• _TEXT SEGMENT_:

Re:"terrorism" - If there are dead civilians laying around, you've got "terrorism" or "counter-terrorism". What if a base of soldiers is blown up at night? More terrorism. These are all military attacks in any event.
Some comments from the US military on the definition
"Terrorism is common practice in insurgencies, but insurgents are not necessarily terrorists if they comply with the rules of war and do not engage in those forms of violence identified as terrorist acts"
terrorism.com
Some critical thoughts on that definition from my favorite liberal linguist re: "terrorism"
"...The Culture of Terrorism"
"Take, say, a word like `terrorism,' for example. Like most terms of political discourse it has two meanings: there's a literal meaning ... "the calculated use of violence against civilians to intimidate, induce fear, often to kill, for some political, religious, or other end."
That's terrorism, according to its official definition.

• _EXERCISE_:
Answer these questions using the text on the meaning of terrorism.
1. According to the opening lines, what are all of these attacks in any event?
2. Under the US military comment, when are insurgents not necessarily terrorists?
3. How many meanings does the linguist say most terms of political discourse have?

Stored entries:

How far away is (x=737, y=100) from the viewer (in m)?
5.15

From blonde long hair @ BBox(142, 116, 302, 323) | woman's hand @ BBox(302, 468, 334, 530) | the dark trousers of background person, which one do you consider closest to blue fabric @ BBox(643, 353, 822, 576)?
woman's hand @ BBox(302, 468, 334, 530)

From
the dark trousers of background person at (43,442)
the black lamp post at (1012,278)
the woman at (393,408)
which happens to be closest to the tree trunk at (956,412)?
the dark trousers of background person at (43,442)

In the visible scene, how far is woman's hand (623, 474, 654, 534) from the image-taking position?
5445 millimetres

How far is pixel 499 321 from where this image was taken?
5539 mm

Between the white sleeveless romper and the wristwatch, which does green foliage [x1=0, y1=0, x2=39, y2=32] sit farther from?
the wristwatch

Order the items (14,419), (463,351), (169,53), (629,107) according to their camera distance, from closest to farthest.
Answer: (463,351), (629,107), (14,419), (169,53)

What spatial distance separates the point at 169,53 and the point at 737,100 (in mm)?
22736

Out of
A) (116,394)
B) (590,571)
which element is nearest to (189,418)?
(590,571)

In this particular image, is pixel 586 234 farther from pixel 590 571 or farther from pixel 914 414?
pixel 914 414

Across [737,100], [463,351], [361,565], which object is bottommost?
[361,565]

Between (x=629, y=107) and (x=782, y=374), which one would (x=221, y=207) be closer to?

• _RESULT FOR THIS EXERCISE_:
1. Military attacks.
2. When they comply with the rules of war and do not engage in those forms of violence identified as terrorist acts.
3. Two.